Caméléon is the family office founded by my father, François Simon, after a successful career in finance. I joined him in 2019 to focus on private markets (start-ups, SMEs, PE and VC funds) and discovered the Search Fund model at a time when I was looking to increase the quality and quantity of my SME minority investments deal flow. Since then, we have backed 15 Searchers – mainly in France –  invested in 5 acquisitions and recently had a successful exit.

You have invested in many French searchers and transactions. What are your main investment criteria, and what does your current portfolio look like?

We always start with the Searcher and put a strong emphasis on the managerial experience of the candidate. We want people who have seen different organizations and have proper operational experience managing teams with various profiles (age, educational background) because that’s the context they will have to face once the acquisition is done.

Regarding deals, we focus only on growing markets with tailwinds and avoid businesses overly reliant on 1 supplier for example.

Last year, you launched Cassius Search, the first French entrepreneurial investment platform focused on SME acquisitions led by experienced executives. What motivated you to embark on this journey, and how does it differ from the traditional Search Fund model?

I am surrounded by entrepreneurs and CEOs aged 35 to 45 who, after a successful adventure (start-up, C-level jobs), are looking for their next challenge. They may not have a unicorn idea, and certainly do not want to return to consulting, finance, or corporate jobs. ETA represents a great opportunity.

With Cassius Search, I want to bring these talents to the Search Fund world by helping them raise their fund with mostly local investors with various profiles (Family Offices, entrepreneurs, and Funds of Search Funds) to benefit from their network and expertise post-acquisition. I also pool the search tools as well as intermediated deal flow and finally I provide support during negotiations and Due Diligences.

Also, it is important for me that these profiles come with an industry focus to have a more selected approach and being able to speak peer-to-peer to potential sellers. On the incentive side, I fully comply with the original Search Fund model.

You recently backed Joto Transmission, the first vehicle under this new model. Could you tell us more about this initiative?

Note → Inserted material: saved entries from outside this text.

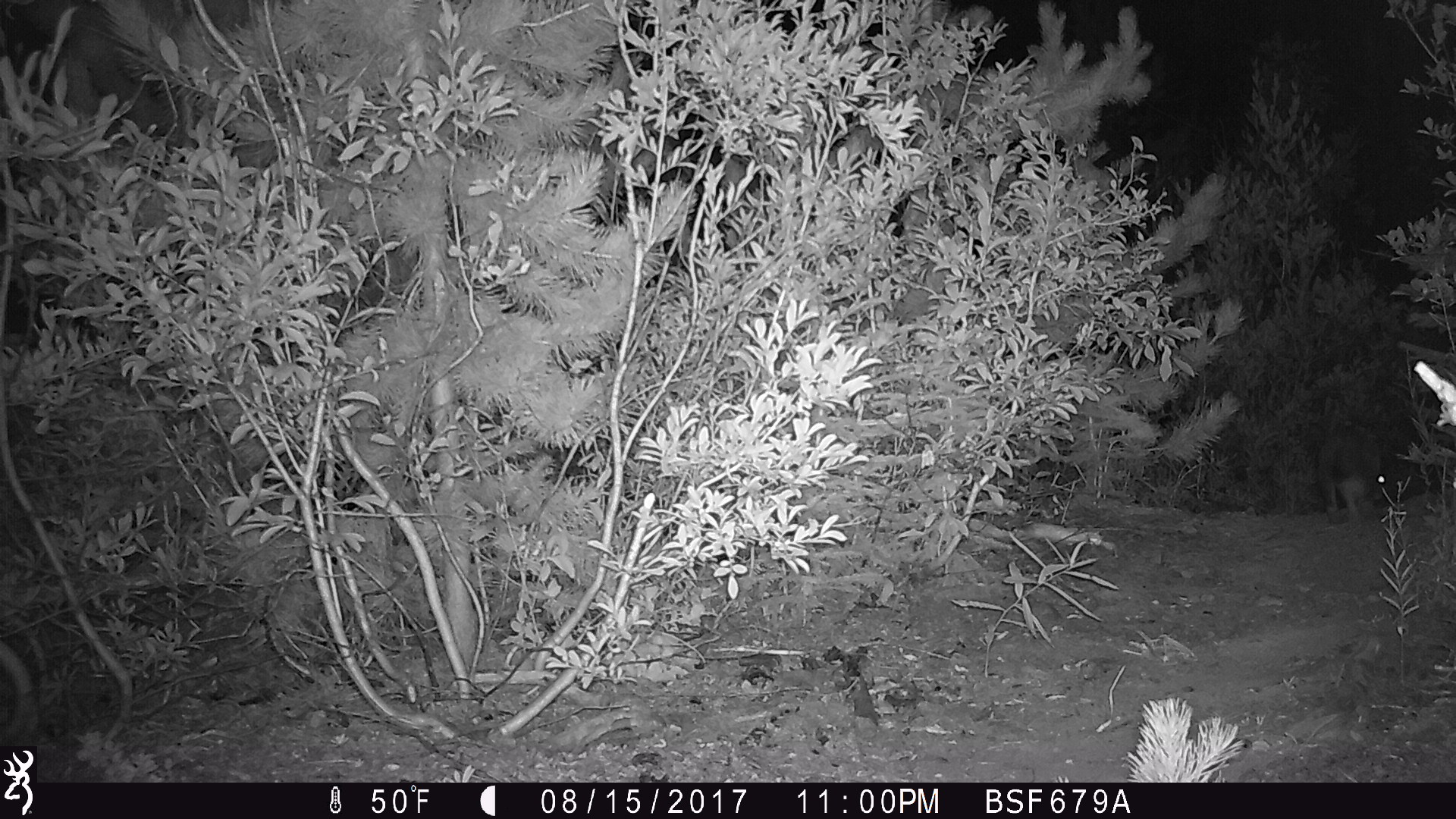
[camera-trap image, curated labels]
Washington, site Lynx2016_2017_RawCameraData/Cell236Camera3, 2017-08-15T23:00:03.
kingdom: Animalia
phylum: Chordata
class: Mammalia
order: Lagomorpha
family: Leporidae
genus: Lepus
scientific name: Lepus americanus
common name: snowshoe hare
Lepus americanus (snowshoe hare). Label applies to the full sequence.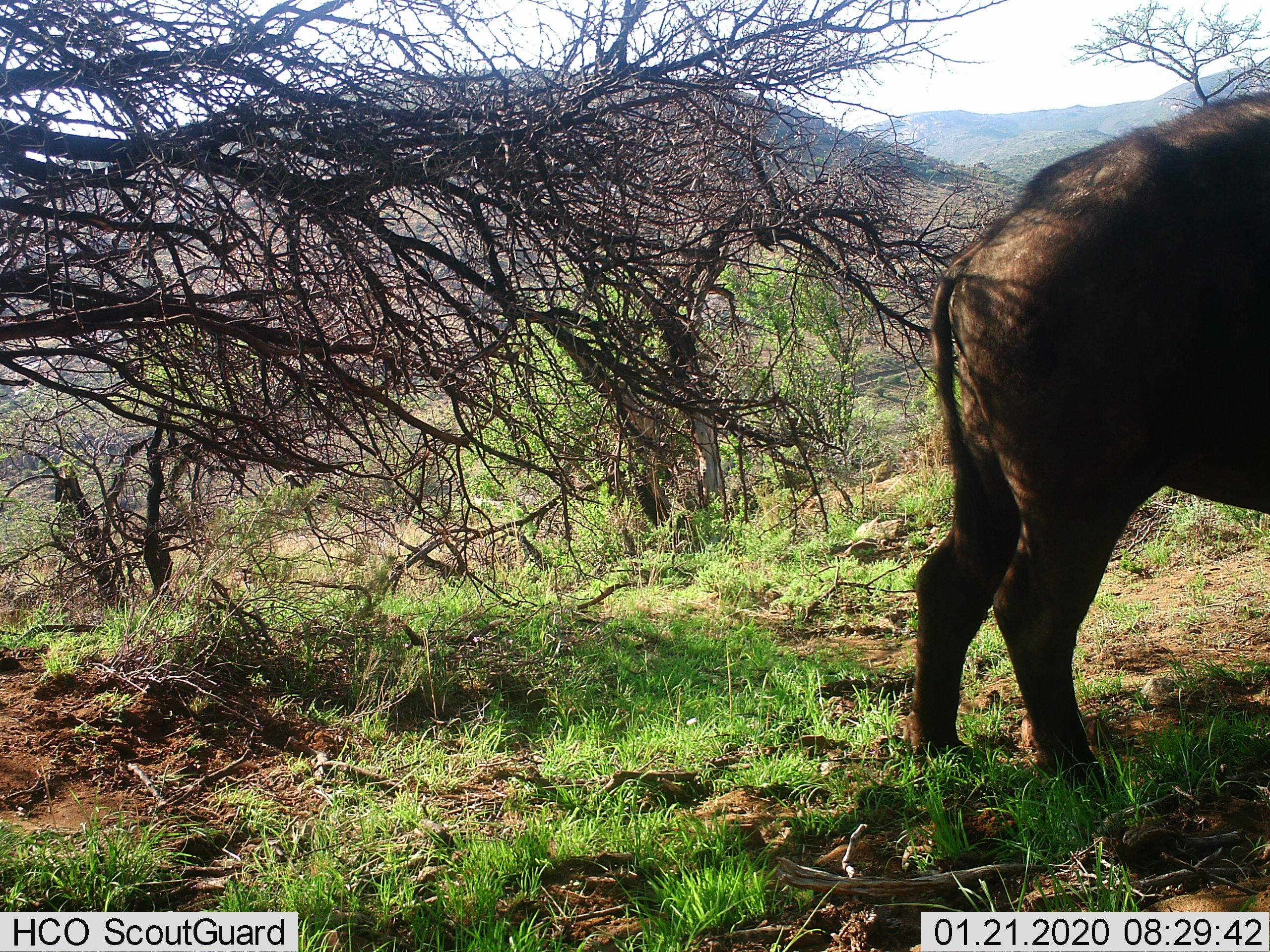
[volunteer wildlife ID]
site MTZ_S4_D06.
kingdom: Animalia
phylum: Chordata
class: Mammalia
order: Artiodactyla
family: Bovidae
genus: Syncerus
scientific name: Syncerus caffer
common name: african buffalo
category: buffalo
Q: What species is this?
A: Buffalo (african buffalo) (Syncerus caffer).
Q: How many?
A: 1.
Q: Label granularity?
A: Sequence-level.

Joto is the first Search Fund co-founded by Cassius and we raised it this summer with Pierre-Philippe de Bouville who is an engineer and former McKinsey consultant. He also founded a B2B software company, which he later sold to Saint-Gobain. He remained at the head of the company for a few years and then was looking for another challenge. We met 1 year ago and decided to partner to be more efficient on the 3 elements that make a Search Fund successful: gather great investors, find a fantastic business and acquire it at a fair price. With Pierre-Philippe we focus only on B2B software because of his experience and ambition in the field.

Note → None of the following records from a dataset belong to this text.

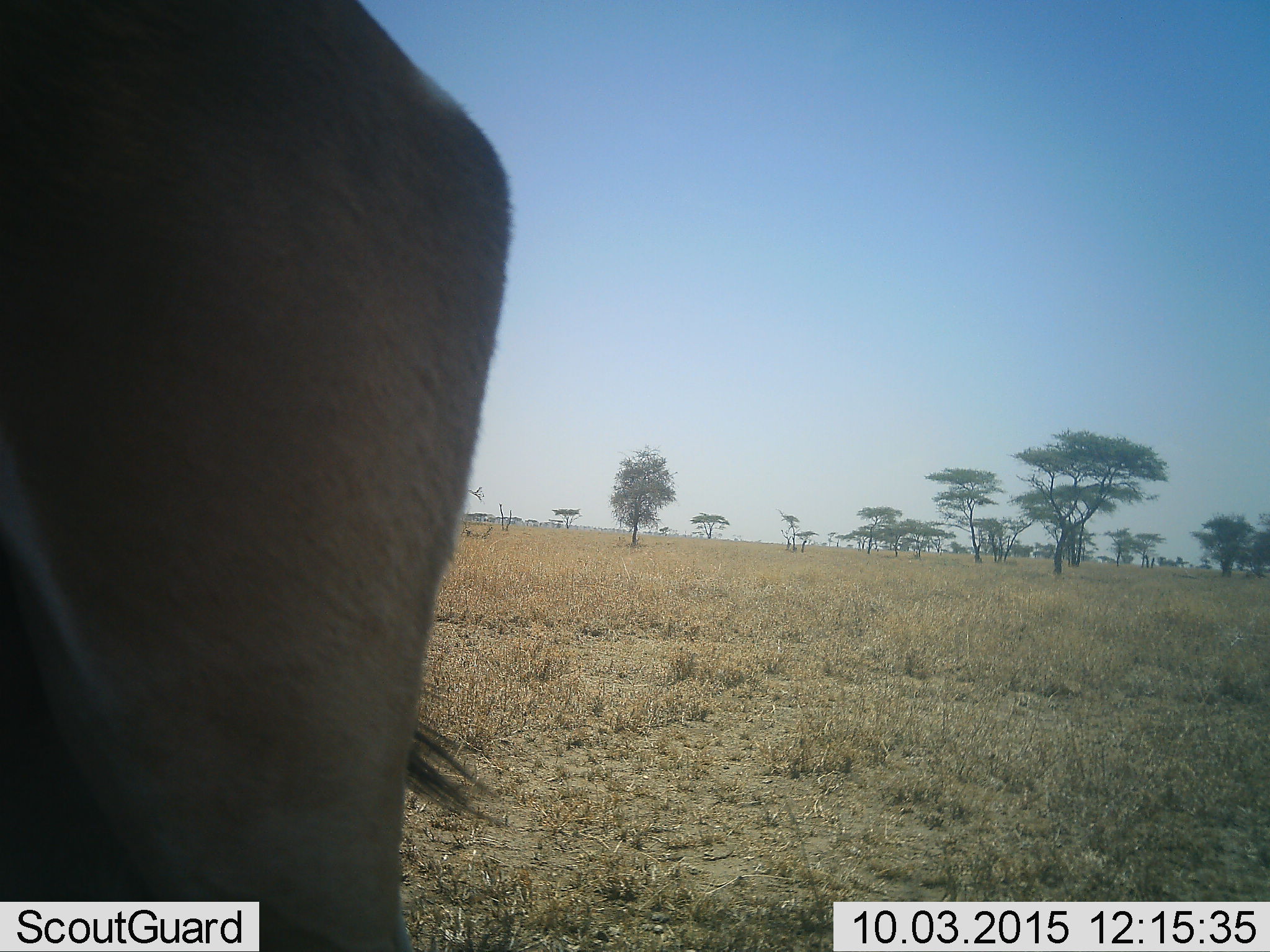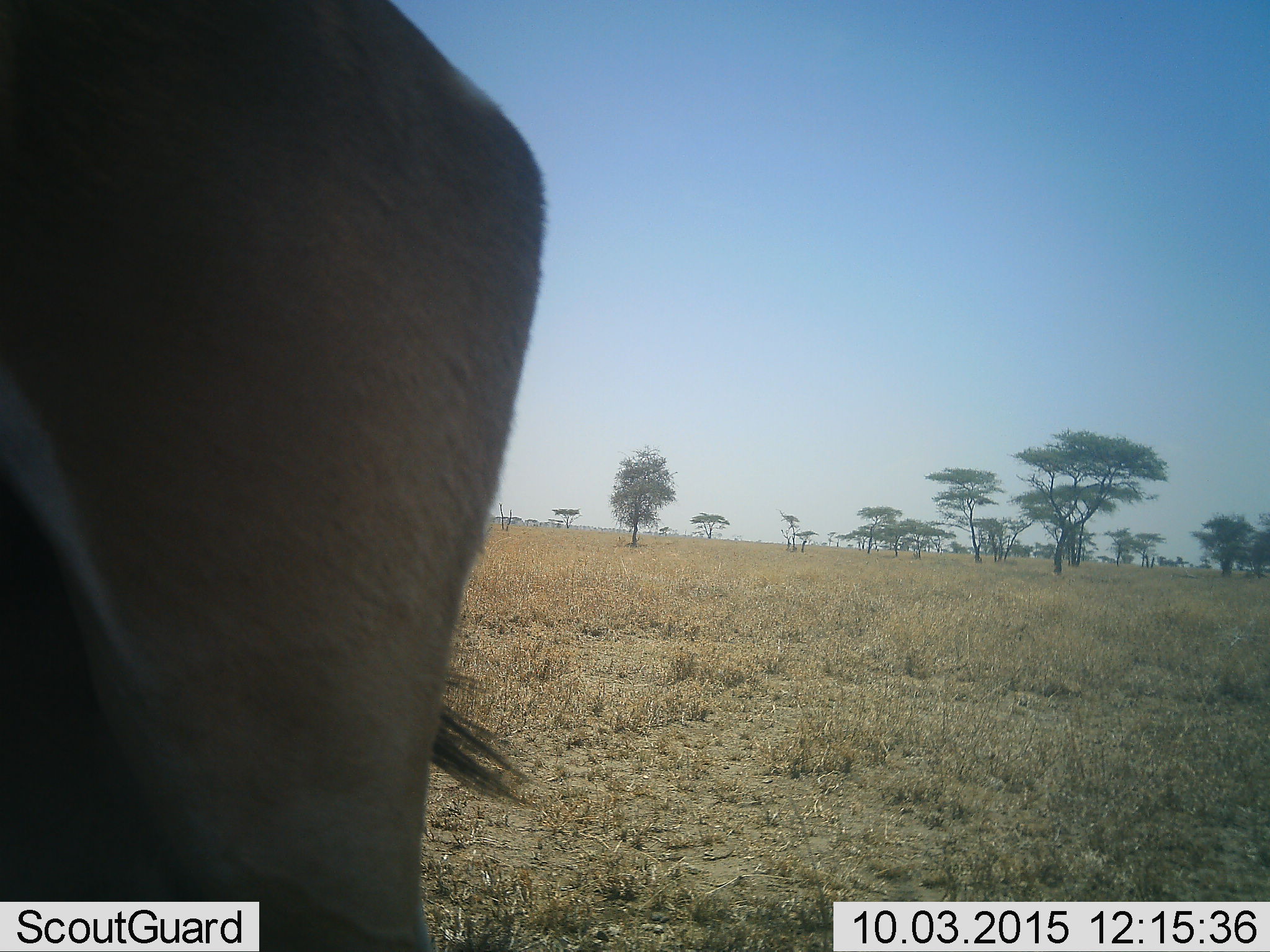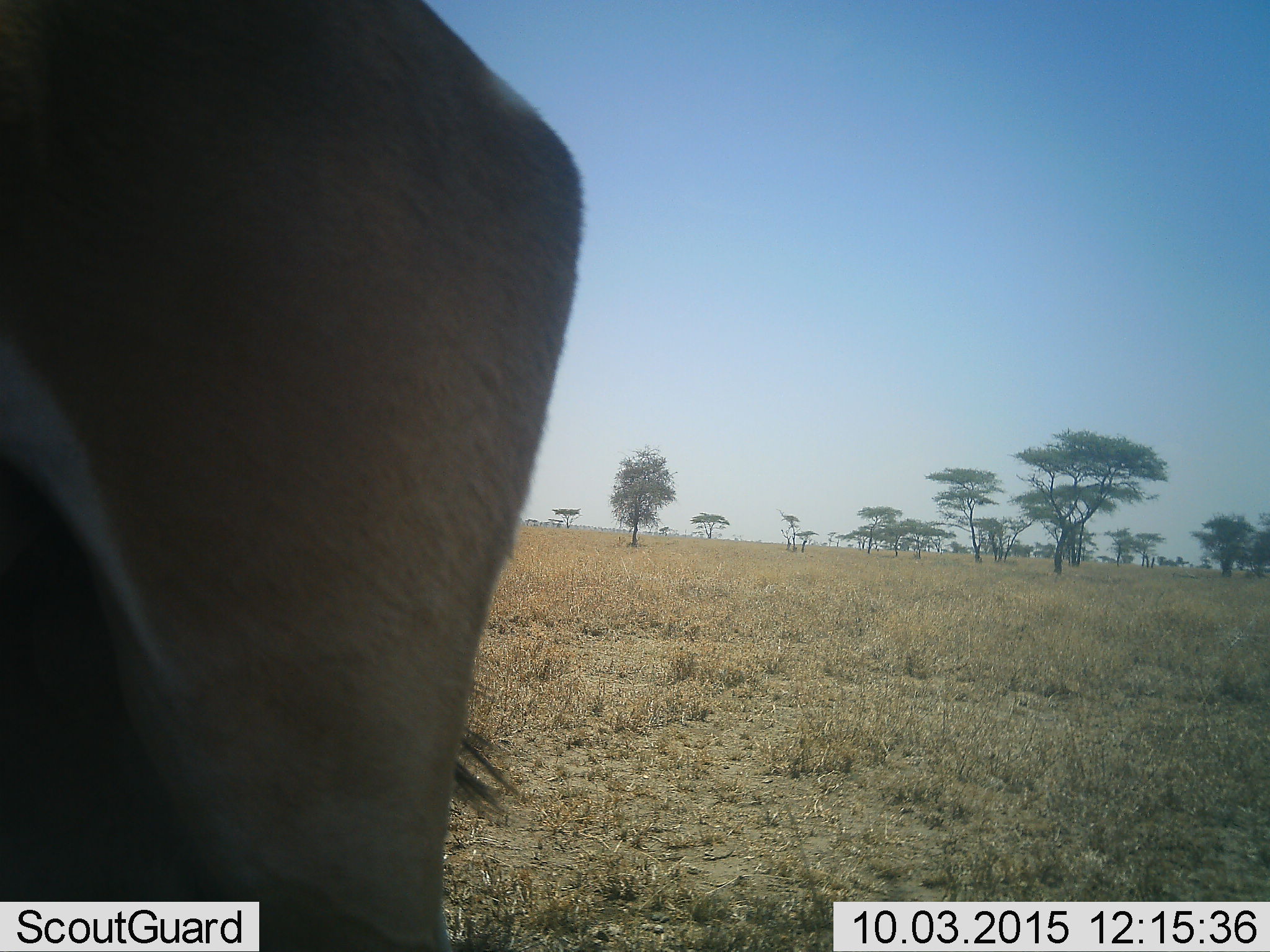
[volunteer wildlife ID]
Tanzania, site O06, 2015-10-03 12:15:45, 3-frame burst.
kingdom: Animalia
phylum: Chordata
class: Mammalia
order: Artiodactyla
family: Bovidae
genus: Eudorcas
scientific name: Eudorcas thomsonii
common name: thomson's gazelle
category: gazellethomsons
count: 1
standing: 100%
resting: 0%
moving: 0%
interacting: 0%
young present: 0%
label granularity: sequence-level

As an investor, what qualities do you value most in a searcher beyond their CV and technical skills? What advice would you give to young French entrepreneurs considering launching a Search Fund today?

I like searchers who have strong ambition and drive, and who do not see the Search Fund model as a guaranteed recipe for success. I dislike hearing about the supposed “magic” of recurring revenues — I believe there is no such thing as guaranteed recurring revenues in business. What truly matters are great products that fit clients’ needs, strong barriers to entry, high switching costs, and smart price positioning.

My advice would be to assess whether the Search Fund path is really the right fit, as it requires a wide range of skills — from searching and negotiating to developing a sizable company. The Search Fund model is only a niche within the broader SME acquisition landscape, so they should be aware of the difficulties it implies. If they have all these qualities, then let’s do it.

 Looking ahead, what is your long-term strategy for Cassius Search, and where do you see the platform in the next five years?

The whole point of the platform is to help great entrepreneurs acquire and run great businesses. The Search Fund model guarantees a strong alignment of interests between searchers and investors, and I want to maintain that while continuously launching two Search Funds per year with different sector focuses.

I am already preparing the fundraising of the second fund with a great entrepreneur in the B2B services space, and in the future I will look for profiles with expertise in health, energy, or defense. My focus now is on supporting these entrepreneurs throughout their journey and creating the best environment for successful takeovers.

The French Search Fund market has faced challenges over the past 18 months, with several searchers struggling to close deals and some even abandoning their search. What is your view on the current market, and with more than a dozen new searchers entering in 2025, are you optimistic about the future?

Yes, it is true. I believe we have seen about three waves of searchers since 2018–2019. The first wave included very ambitious and successful pioneers. Then came an arguably more opportunistic group of searchers, who faced greater challenges in acquiring strong businesses.

In my opinion, the latest wave is better prepared, with complementary duos or more experienced profiles.

Do you see increasing interest from institutional investors in the French Search Fund space, or is it still largely driven by family offices and private investors?

We now see the emergence of French Funds of Search Funds, which is obviously great for the ecosystem. With Cassius, I have attracted new investors such as family offices and entrepreneurs who are interested in the model and the diversification it can bring to their portfolios. They are also pleased to see the asset class becoming more structured and better adapted to French fiscal laws.

More partial and full exits will be key to proving that the model works in France, as it does in other countries, and to attracting institutional investors’ attention.